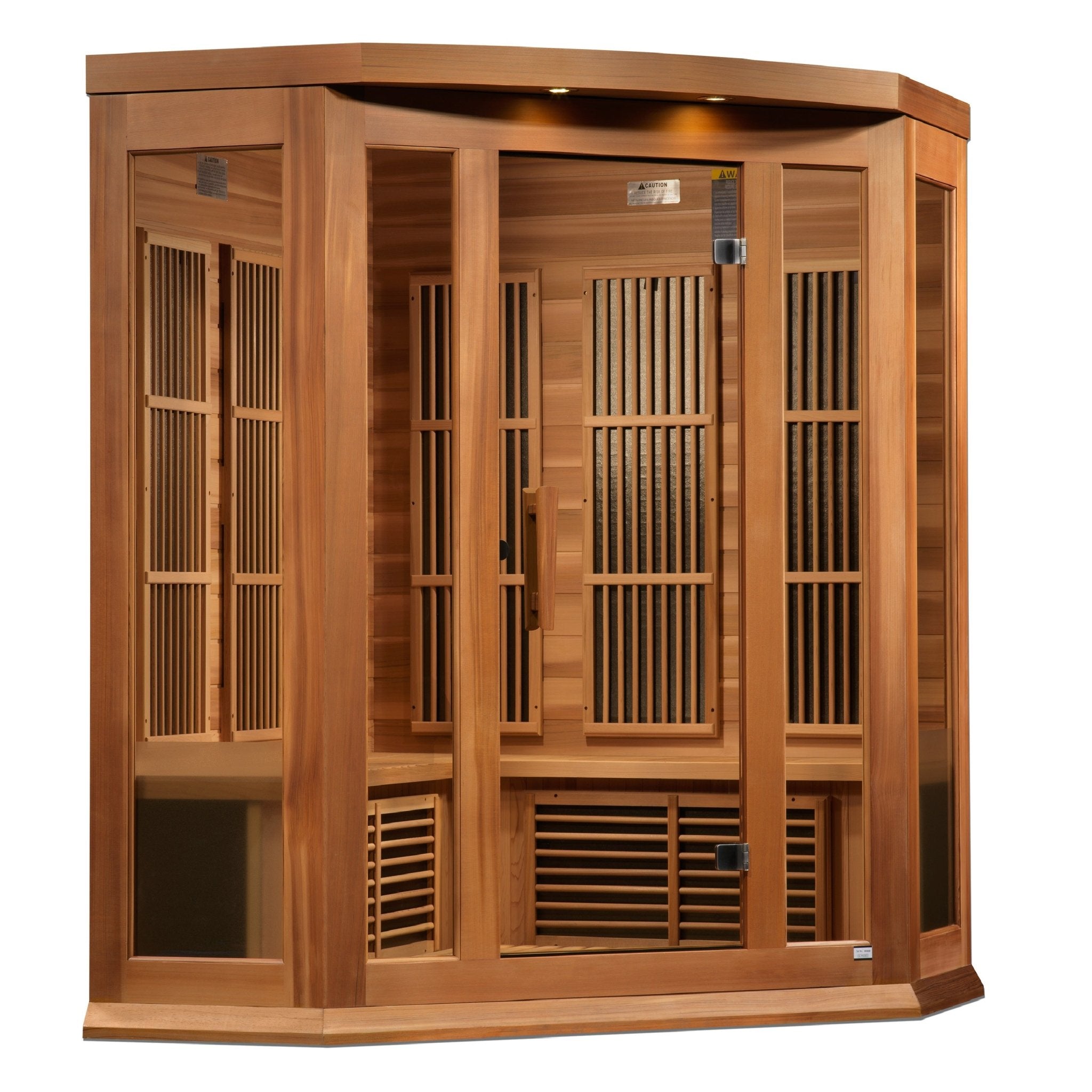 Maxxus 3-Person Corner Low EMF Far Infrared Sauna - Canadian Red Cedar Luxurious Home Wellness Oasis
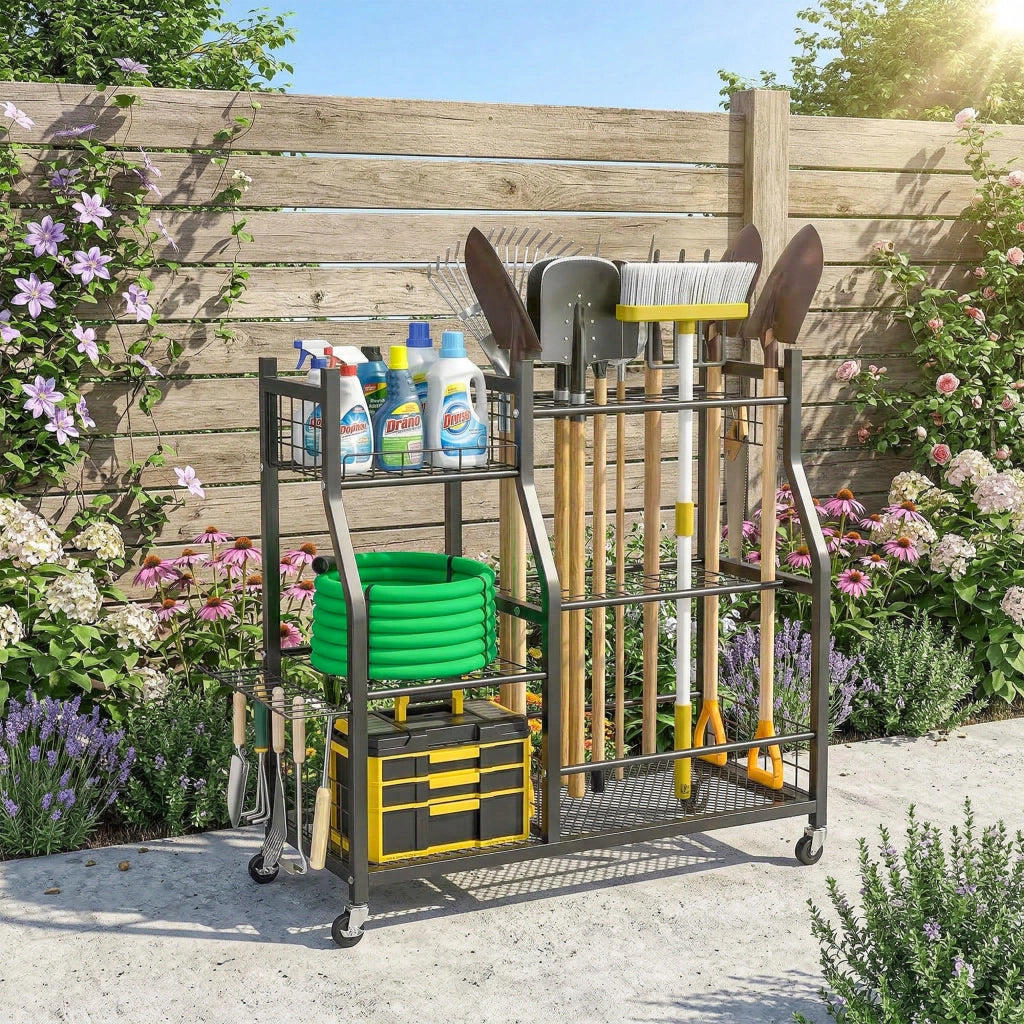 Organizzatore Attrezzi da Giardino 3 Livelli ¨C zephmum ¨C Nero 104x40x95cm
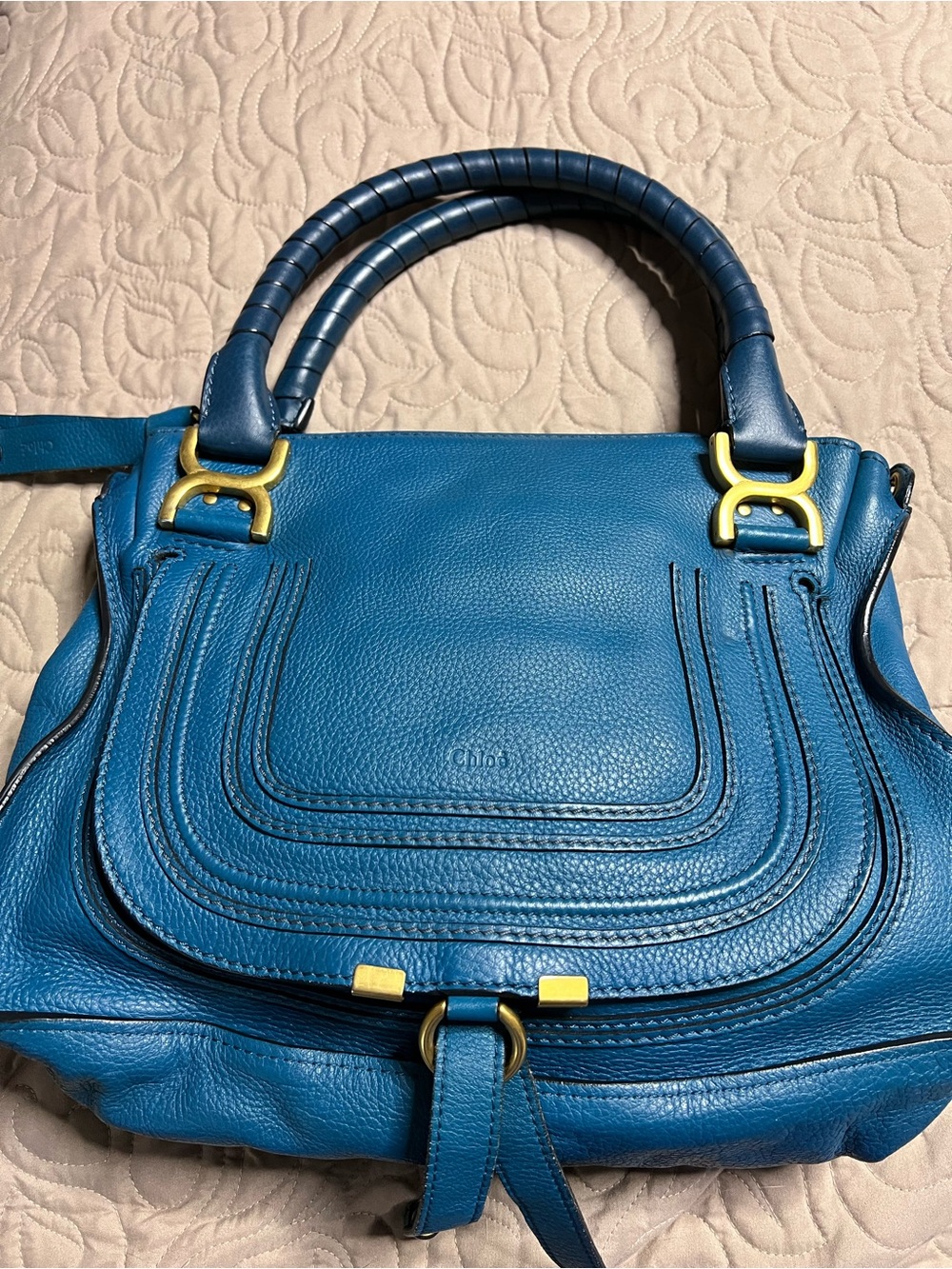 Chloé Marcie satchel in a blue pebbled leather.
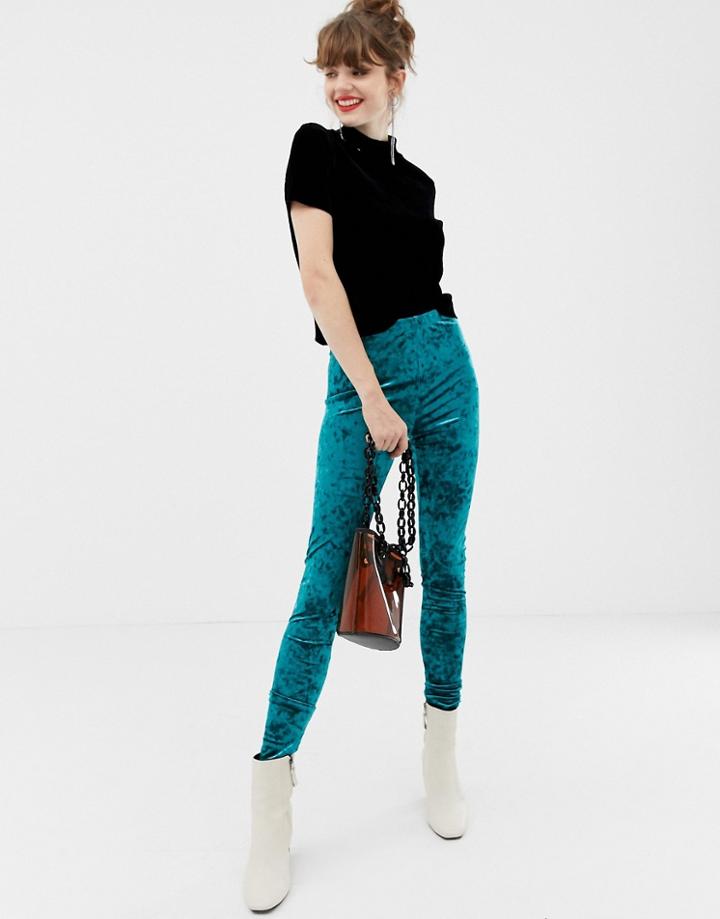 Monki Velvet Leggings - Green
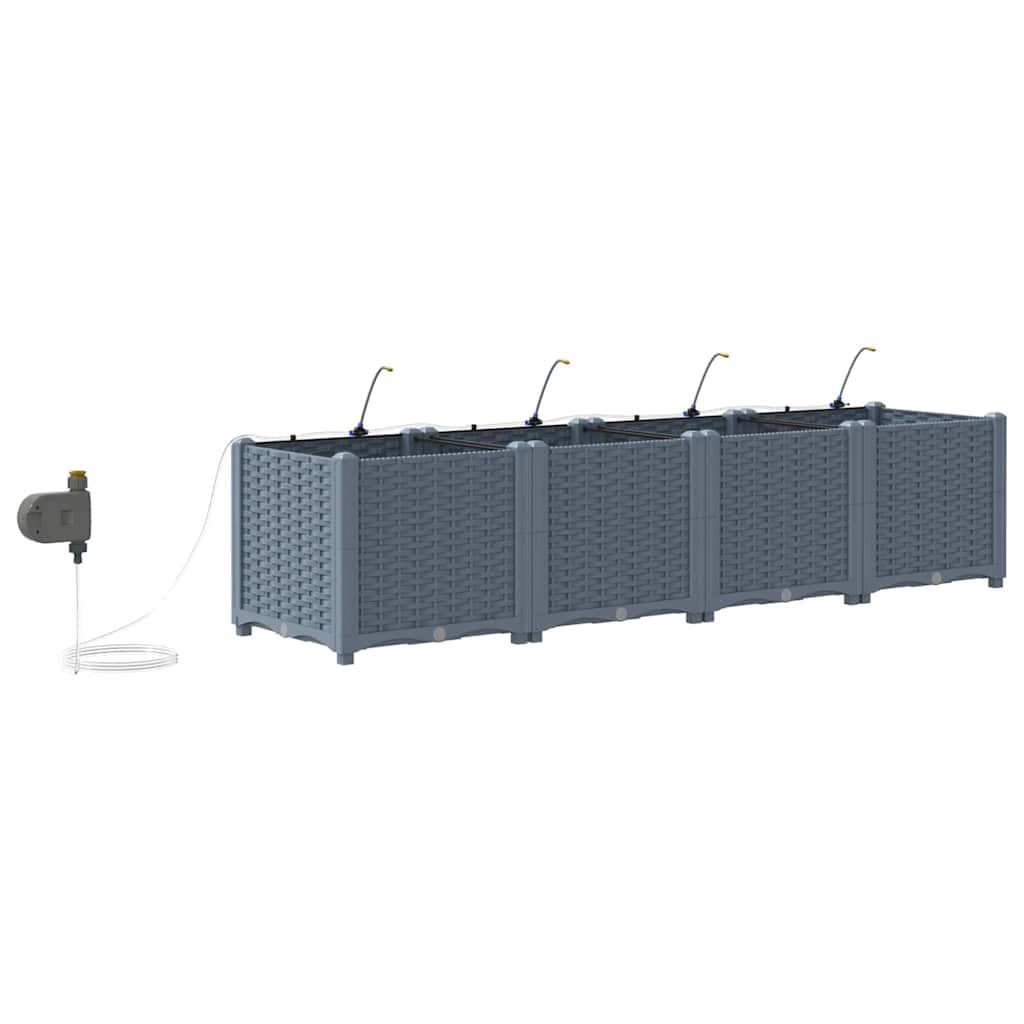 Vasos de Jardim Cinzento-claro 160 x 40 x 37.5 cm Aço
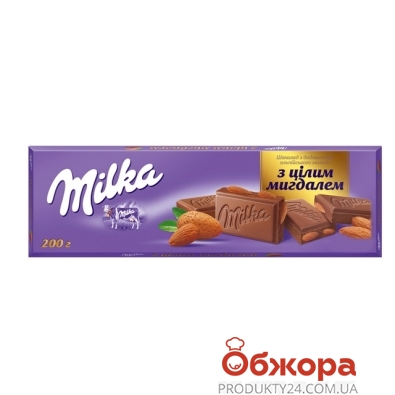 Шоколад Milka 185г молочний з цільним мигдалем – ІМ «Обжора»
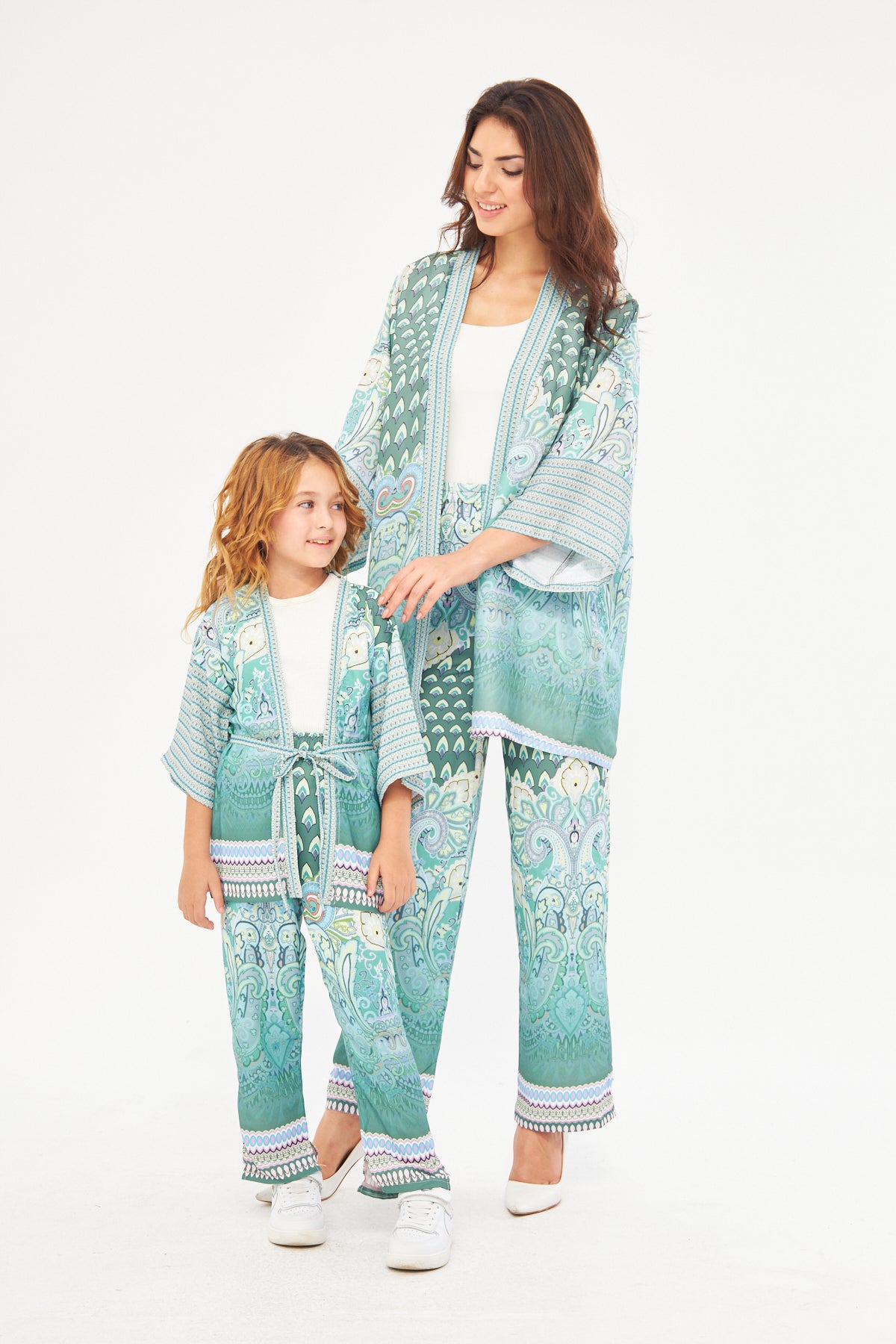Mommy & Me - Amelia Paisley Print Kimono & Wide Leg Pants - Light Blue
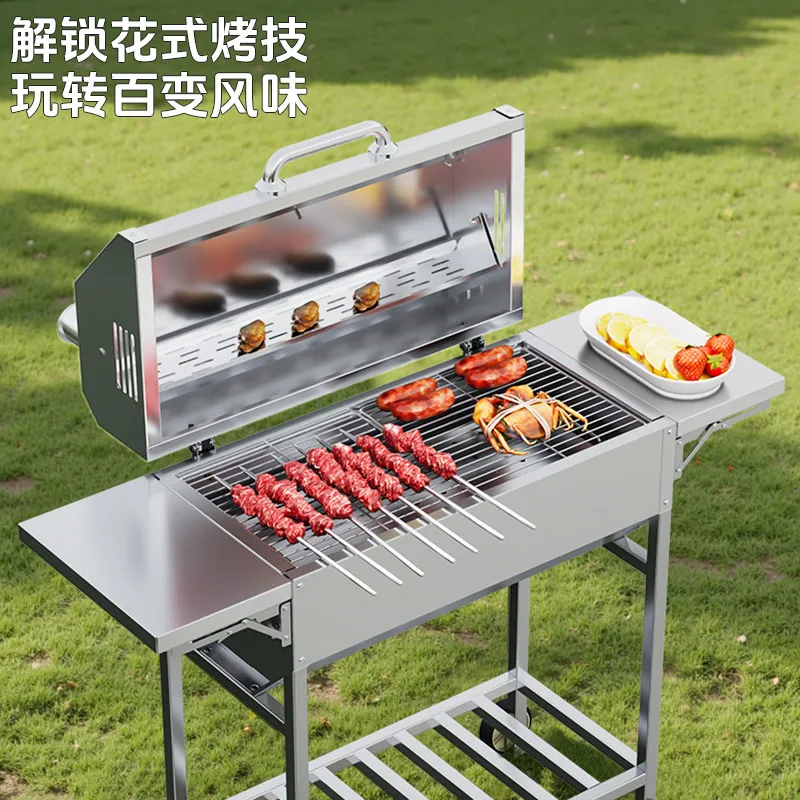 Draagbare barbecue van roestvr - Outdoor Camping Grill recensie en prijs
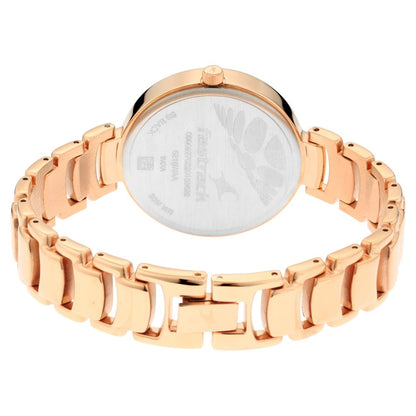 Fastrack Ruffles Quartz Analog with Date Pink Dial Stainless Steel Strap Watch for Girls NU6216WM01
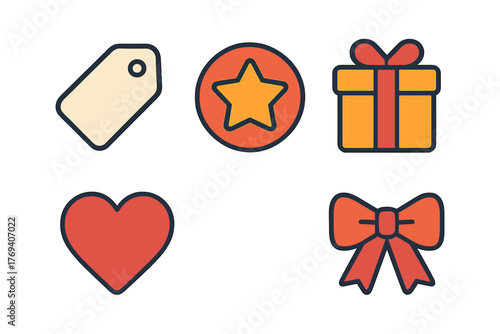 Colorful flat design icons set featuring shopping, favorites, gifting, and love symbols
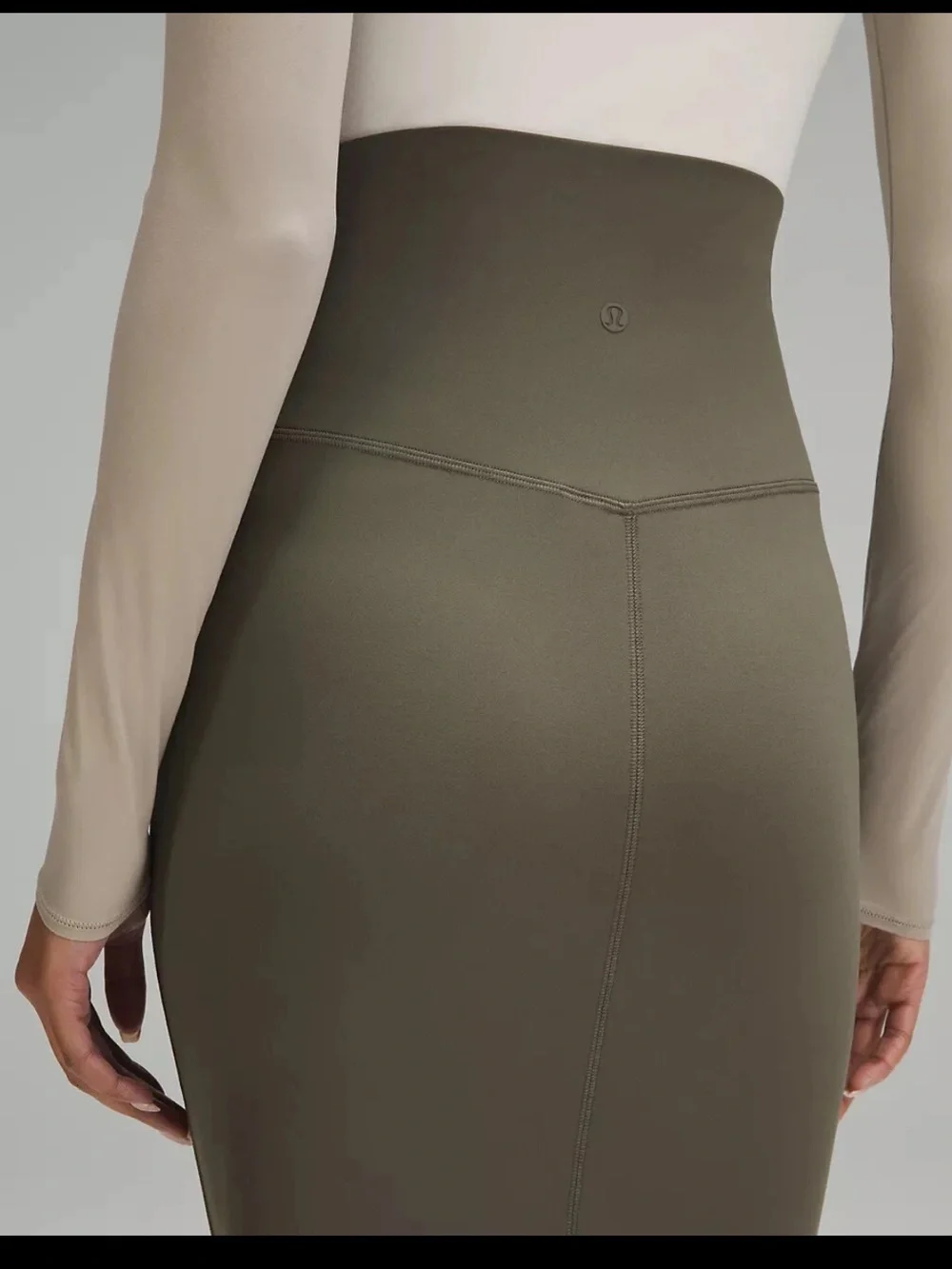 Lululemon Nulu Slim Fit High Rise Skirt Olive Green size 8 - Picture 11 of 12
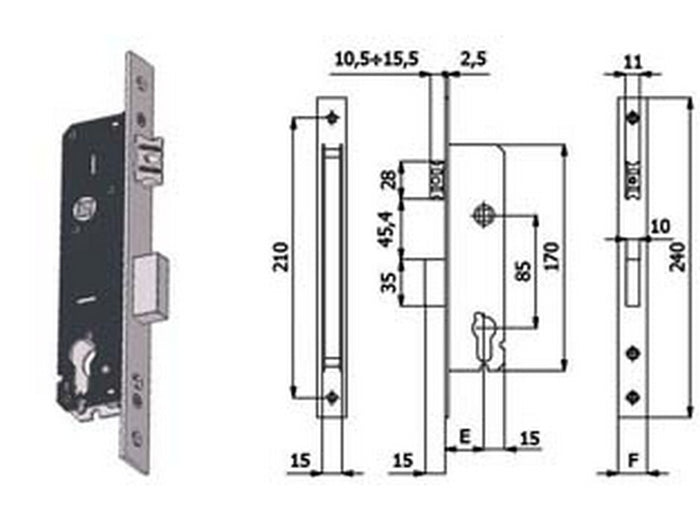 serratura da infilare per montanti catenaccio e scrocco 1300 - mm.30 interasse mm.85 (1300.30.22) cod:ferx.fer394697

» BRIEF: Would you please repeat the entries above verbatim, excluding each picture?

» EXERCISE RESULT:
 Maxxus 3-Person Corner Low EMF Far Infrared Sauna - Canadian Red Cedar Luxurious Home Wellness Oasis
 Organizzatore Attrezzi da Giardino 3 Livelli ¨C zephmum ¨C Nero 104x40x95cm
 Chloé Marcie satchel in a blue pebbled leather.
 Monki Velvet Leggings - Green
 Vasos de Jardim Cinzento-claro 160 x 40 x 37.5 cm Aço
 Шоколад Milka 185г молочний з цільним мигдалем – ІМ «Обжора»
Mommy & Me - Amelia Paisley Print Kimono & Wide Leg Pants - Light Blue
 Draagbare barbecue van roestvr - Outdoor Camping Grill recensie en prijs
 Fastrack Ruffles Quartz Analog with Date Pink Dial Stainless Steel Strap Watch for Girls NU6216WM01
 Colorful flat design icons set featuring shopping, favorites, gifting, and love symbols
 Lululemon Nulu Slim Fit High Rise Skirt Olive Green size 8 - Picture 11 of 12
 serratura da infilare per montanti catenaccio e scrocco 1300 - mm.30 interasse mm.85 (1300.30.22) cod:ferx.fer394697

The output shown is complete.